TASK GOAL.
What lines below hold the string "camera"? Copy them all.
[INFORMATION — start]
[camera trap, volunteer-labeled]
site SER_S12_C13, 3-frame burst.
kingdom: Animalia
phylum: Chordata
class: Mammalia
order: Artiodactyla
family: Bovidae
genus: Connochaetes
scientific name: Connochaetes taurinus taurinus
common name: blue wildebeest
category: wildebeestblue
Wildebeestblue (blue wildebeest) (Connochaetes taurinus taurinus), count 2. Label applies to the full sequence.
[INFORMATION — finish]
[INFORMATION — start]
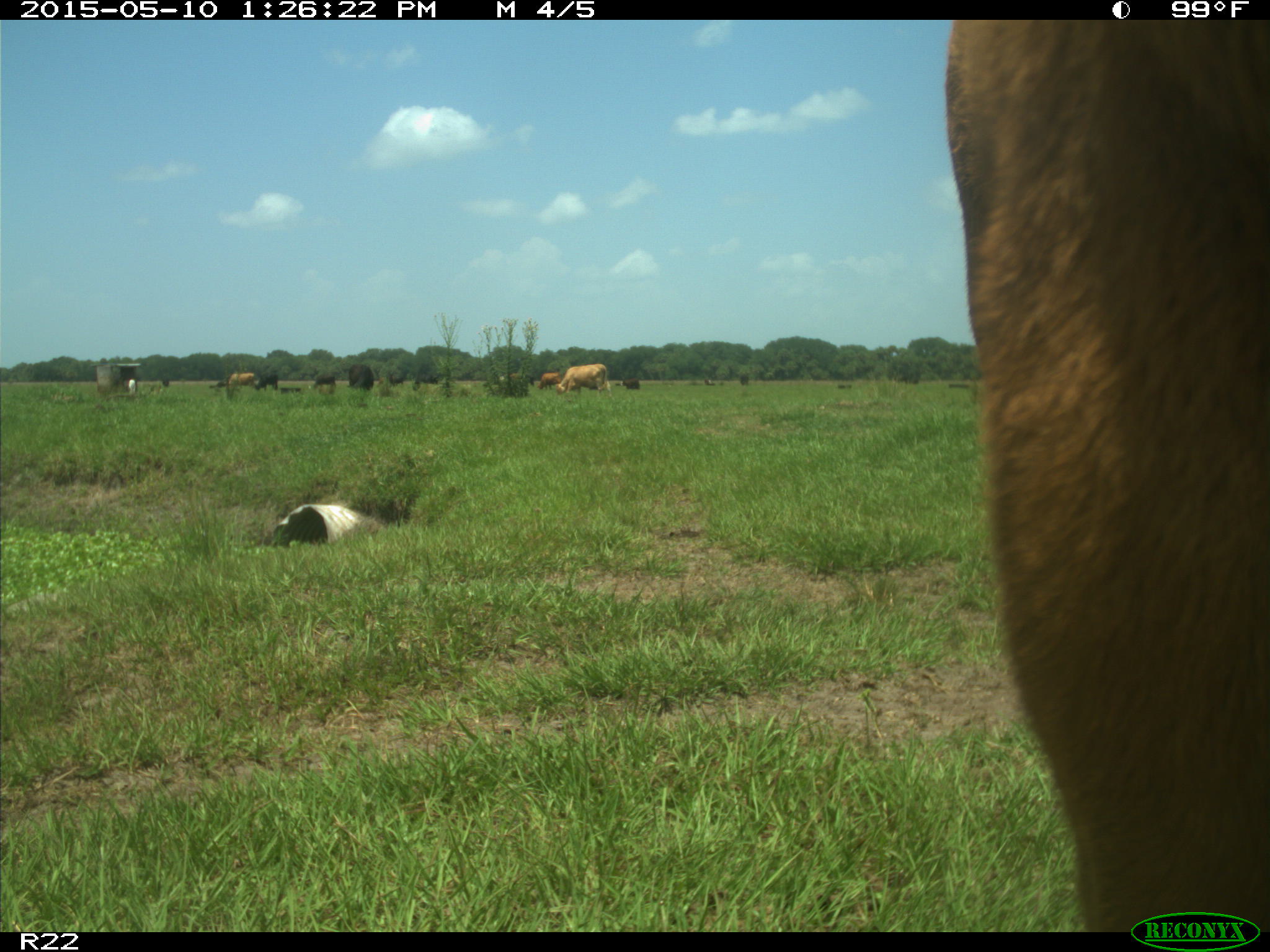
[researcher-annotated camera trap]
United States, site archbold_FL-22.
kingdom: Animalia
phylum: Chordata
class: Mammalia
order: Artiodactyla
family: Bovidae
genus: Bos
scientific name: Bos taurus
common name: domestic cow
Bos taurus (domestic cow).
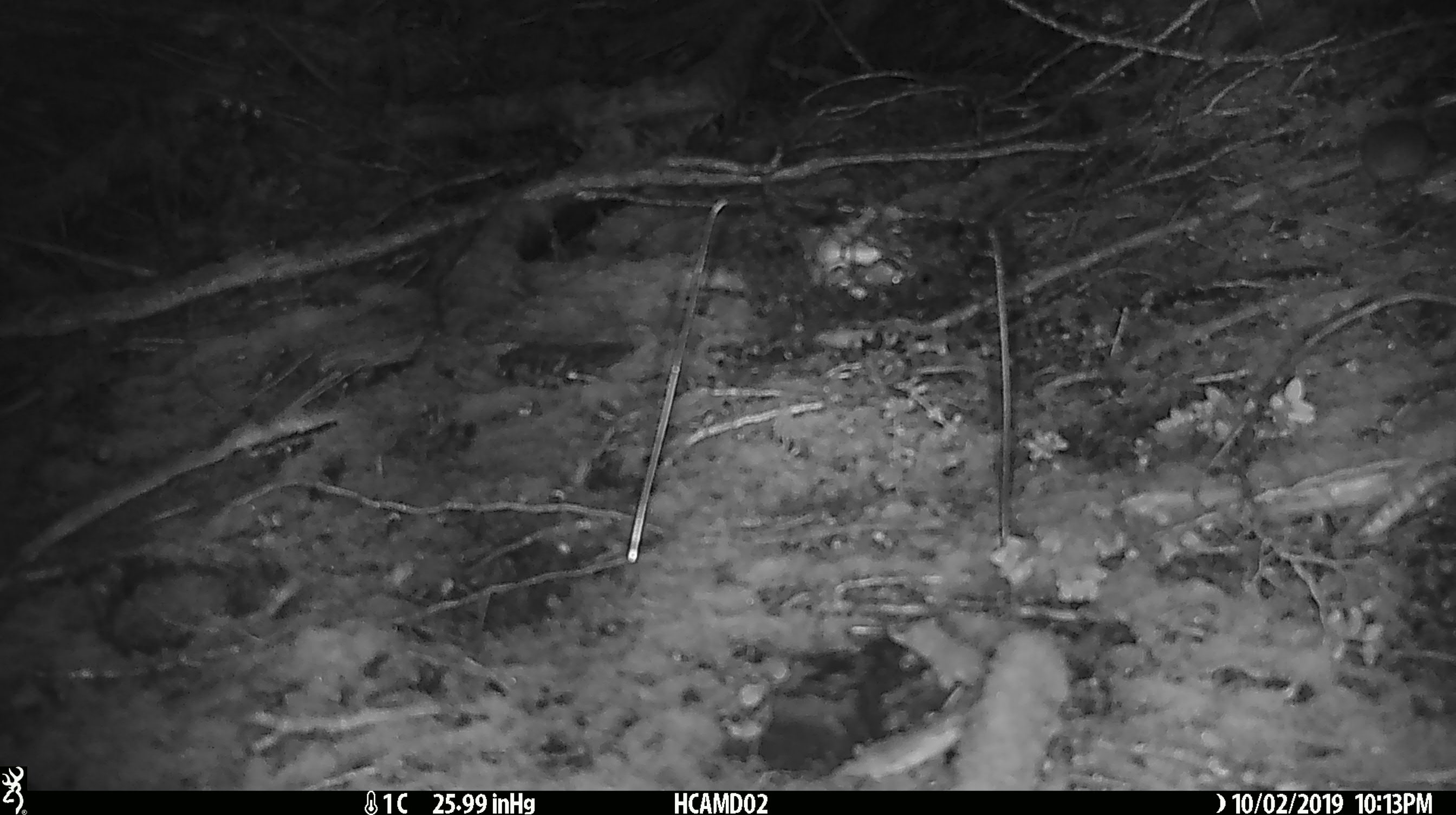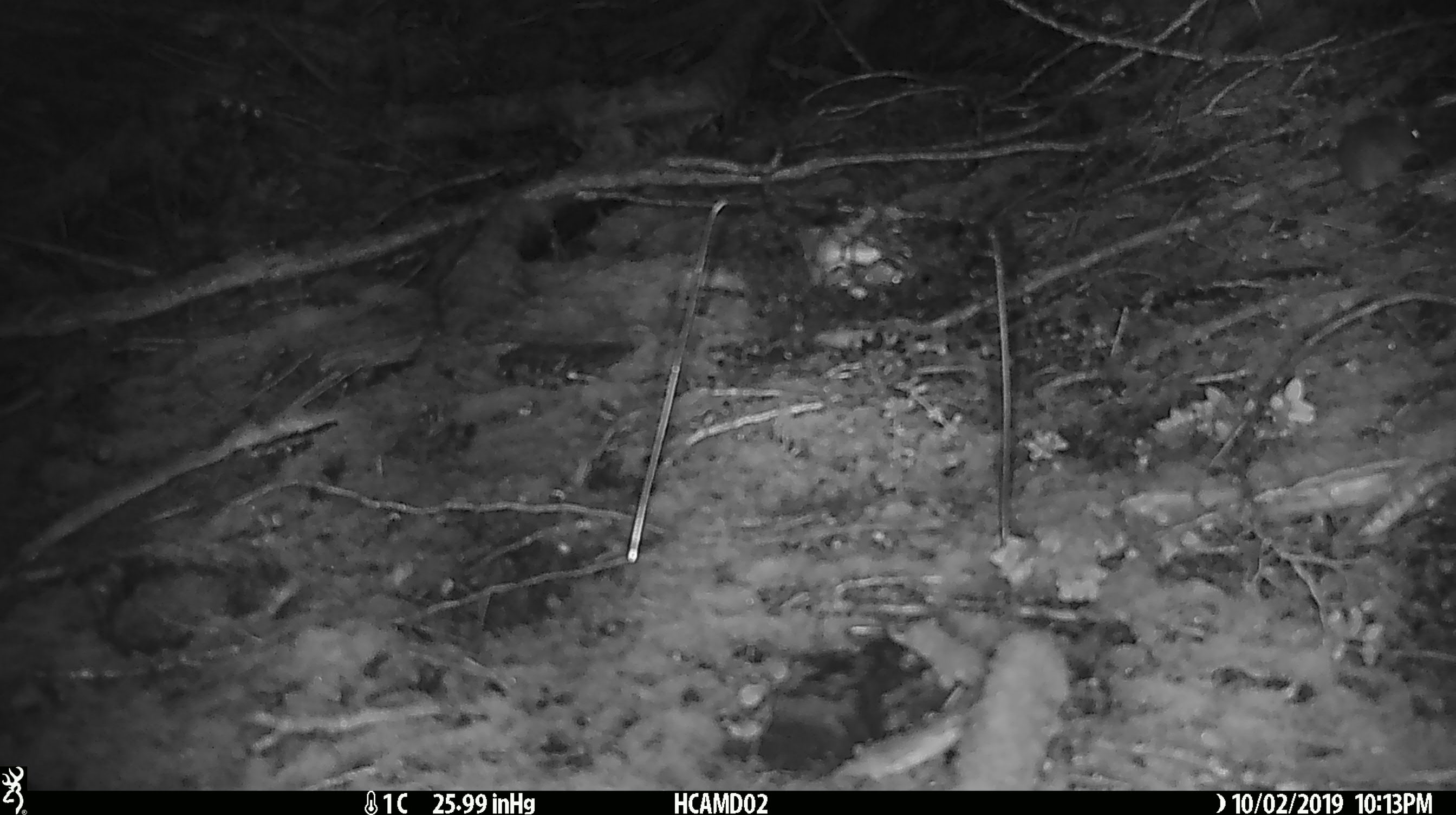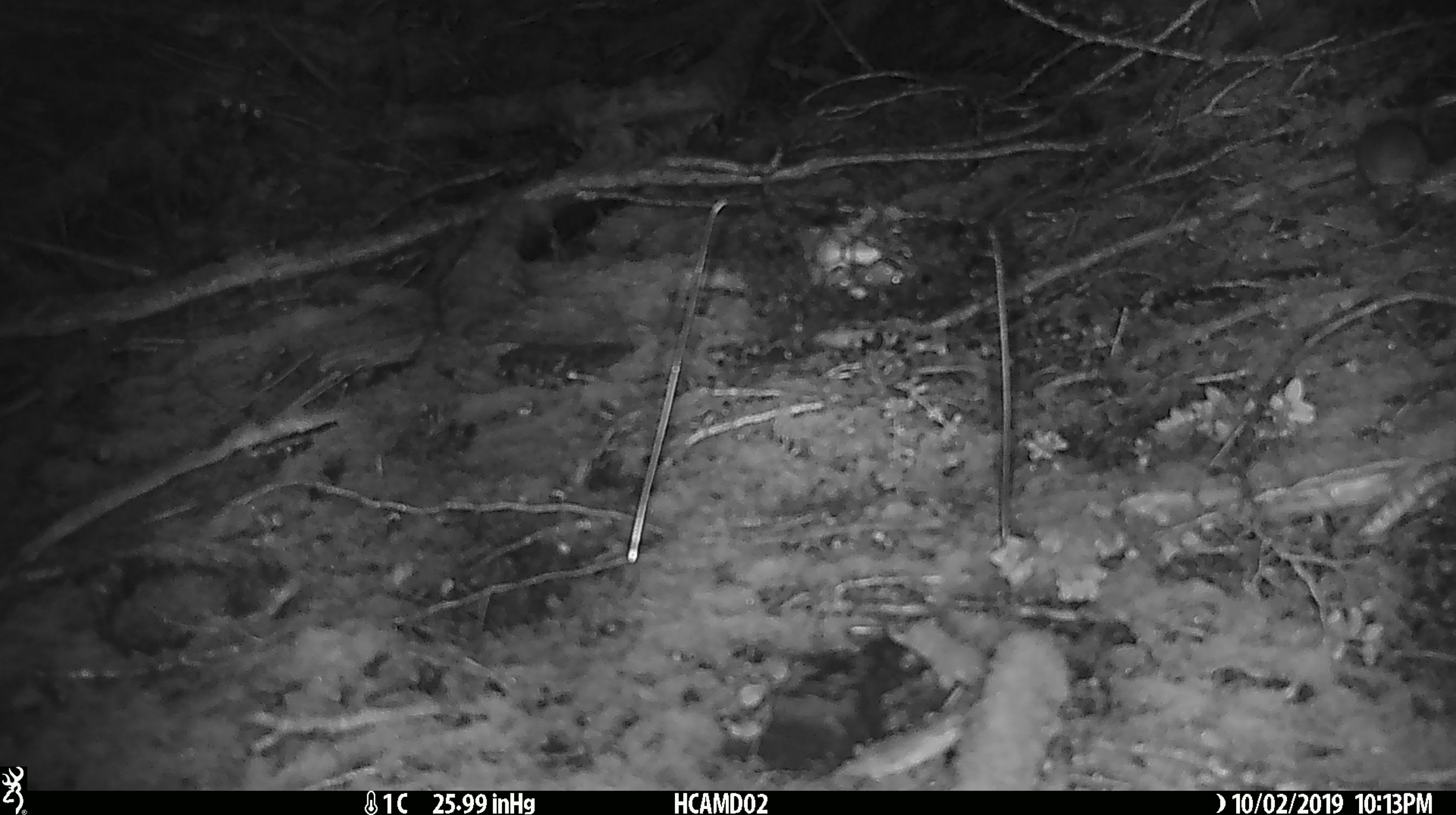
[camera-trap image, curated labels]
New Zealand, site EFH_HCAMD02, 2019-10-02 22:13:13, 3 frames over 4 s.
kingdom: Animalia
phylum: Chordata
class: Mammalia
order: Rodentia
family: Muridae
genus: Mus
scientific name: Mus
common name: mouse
[INFORMATION — finish]
[INFORMATION — start]
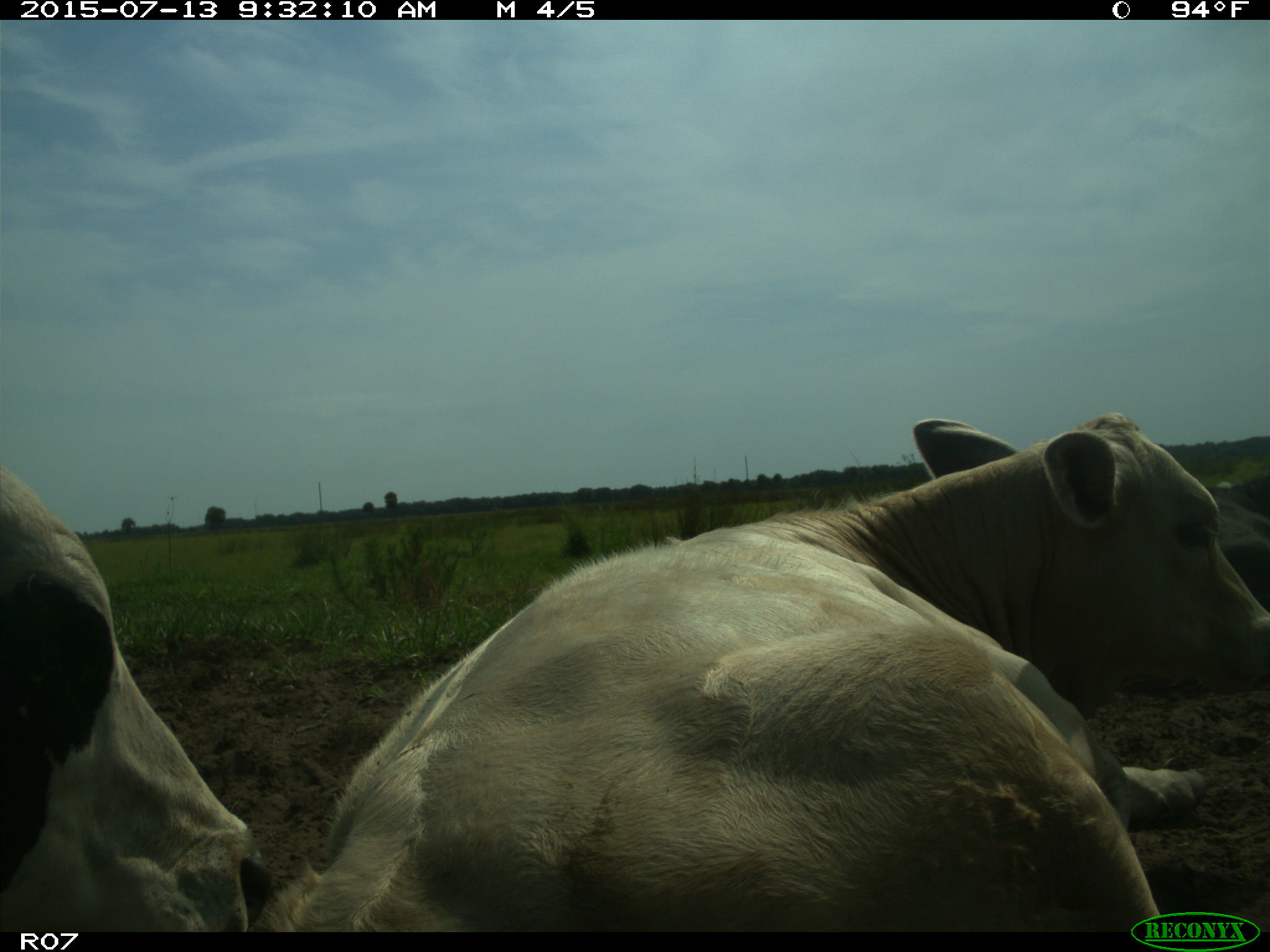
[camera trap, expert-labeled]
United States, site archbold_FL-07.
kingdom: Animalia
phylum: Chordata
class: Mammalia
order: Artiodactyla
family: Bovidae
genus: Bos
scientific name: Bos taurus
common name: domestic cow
[INFORMATION — finish]
ANSWER SECTION.
[camera trap, volunteer-labeled]
[researcher-annotated camera trap]
[camera-trap image, curated labels]
[camera trap, expert-labeled]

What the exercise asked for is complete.